Willem de Kooning est né à Rotterdam. Il se forma en arts appliqués et décoration intérieure, suivit des cours du soir à l’Académie d’art et de technique de Rotterdam.

Il partit aux Etats Unis en 1926. De petits boulots en petits boulot, de ville en ville, il parvint à survivre. Il déménagea  à New York en 1926, ville qui fut une source d’inspiration pour lui. Il alla, par la suite,  se promener dans la campagne, source de nouvelles inspirations. De 1968 à 1970, il voyagea à Paris, Londres où il exposa. Il visita Rome  et partit étudier la technique de dessin japonaise.

Il enseigna à la Yale School of fine Arts and Architecture de New Haven (Connecticut) en 1950.

Il épousa Elaine Fried qui devient une de ses élèves en 1943 puis se sépara d’elle pour vivre avec Joan Ward de qui il aura une fille. Elaine De Kooning dont il n’a pas divorcé le soutint à la fin de sa vie.

Ses débuts furent difficiles.
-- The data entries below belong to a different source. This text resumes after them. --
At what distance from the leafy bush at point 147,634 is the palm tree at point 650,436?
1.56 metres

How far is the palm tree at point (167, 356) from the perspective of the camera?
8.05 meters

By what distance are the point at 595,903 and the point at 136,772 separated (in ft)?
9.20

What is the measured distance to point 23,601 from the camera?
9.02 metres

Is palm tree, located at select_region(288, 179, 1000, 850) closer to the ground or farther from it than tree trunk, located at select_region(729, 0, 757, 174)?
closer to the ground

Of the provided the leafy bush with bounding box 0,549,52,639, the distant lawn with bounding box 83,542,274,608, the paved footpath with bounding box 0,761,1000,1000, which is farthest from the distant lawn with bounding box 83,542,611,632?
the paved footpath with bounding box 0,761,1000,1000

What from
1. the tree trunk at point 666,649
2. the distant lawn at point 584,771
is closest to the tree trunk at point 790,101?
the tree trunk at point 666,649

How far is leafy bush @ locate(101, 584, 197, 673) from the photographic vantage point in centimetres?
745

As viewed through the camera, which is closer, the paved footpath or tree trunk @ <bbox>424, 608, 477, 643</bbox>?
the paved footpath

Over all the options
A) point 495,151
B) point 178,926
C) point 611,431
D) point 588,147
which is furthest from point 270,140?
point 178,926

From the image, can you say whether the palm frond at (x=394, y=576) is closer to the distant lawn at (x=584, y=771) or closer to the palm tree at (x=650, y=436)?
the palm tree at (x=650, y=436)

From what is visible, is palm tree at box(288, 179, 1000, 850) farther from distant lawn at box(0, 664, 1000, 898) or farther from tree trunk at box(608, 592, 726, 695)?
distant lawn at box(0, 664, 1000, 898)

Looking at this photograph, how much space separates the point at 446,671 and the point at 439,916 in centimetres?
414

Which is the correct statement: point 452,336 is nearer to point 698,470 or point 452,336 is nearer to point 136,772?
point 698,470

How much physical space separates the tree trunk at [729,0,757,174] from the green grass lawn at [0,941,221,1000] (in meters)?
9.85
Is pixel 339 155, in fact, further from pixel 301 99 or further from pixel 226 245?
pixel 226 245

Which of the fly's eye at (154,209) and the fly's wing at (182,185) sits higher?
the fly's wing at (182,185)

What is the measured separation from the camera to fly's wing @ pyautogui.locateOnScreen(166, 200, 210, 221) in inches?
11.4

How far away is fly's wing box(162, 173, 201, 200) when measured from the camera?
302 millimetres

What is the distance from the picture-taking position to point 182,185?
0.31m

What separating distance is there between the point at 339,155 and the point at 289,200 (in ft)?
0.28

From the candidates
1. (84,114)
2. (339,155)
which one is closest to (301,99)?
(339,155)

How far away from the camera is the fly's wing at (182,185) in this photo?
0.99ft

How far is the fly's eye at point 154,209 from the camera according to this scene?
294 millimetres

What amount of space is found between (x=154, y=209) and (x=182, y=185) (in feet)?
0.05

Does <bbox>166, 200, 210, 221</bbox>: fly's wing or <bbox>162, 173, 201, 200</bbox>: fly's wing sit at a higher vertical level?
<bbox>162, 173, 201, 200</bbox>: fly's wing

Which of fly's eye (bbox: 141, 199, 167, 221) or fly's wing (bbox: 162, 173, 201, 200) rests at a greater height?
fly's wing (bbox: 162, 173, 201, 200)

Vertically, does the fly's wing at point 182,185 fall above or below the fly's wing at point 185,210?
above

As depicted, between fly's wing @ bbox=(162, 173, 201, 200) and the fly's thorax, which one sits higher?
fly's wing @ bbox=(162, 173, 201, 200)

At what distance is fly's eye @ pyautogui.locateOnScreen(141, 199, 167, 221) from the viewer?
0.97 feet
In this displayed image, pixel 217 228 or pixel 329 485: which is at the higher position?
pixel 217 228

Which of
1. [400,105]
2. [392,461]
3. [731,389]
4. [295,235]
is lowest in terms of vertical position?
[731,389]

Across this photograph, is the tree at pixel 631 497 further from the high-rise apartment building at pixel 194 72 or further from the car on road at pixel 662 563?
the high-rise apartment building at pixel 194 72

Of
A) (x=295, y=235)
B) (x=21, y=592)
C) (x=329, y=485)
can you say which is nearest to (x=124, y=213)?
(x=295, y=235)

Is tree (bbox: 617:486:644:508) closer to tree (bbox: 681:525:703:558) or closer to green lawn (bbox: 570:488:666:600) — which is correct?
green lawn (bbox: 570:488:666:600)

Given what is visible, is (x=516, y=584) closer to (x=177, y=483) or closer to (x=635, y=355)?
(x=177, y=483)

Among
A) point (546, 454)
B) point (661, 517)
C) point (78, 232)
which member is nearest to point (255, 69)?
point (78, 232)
C’est son ami Arshile Gorky qui l’aida à démarrer en le mettant en contact avec le galeriste Sidney Janis. Il obtint des commandes de la WPA (Works Progress Administration) dans le cadre du Projet fédéral de soutien aux artistes lors de la crise économique.

Willem de Kooning est classé parmi les peintres de l’expressionisme abstrait bien qu’il n’ait pas souhaité être classé dans un « isme ».

Le travail de De Kooning est réaliste en 1921. Il reviendra à ce style figuratif tout au long de sa carrière tout en poursuivant ses recherches dans son style très personnel.

Bol, broc et pichet –  Crayon et fusain sur papier – 1921

Portrait d'Elaine Portrait d’Elaine – Crayon sur papier – 1940 – 1941

Nu allongé
Nu allongé (Julie Brauner) – vers 1938

Les tableaux de De Kooning des années 1930 à 40 reflètent la situation de ses contemporains plongés dans le désespoir par la crise économique mondiale. Les figures mélancoliques sont de couleurs gris – rose. Ce sont celles de travailleurs en tenue usée, visage apeurés.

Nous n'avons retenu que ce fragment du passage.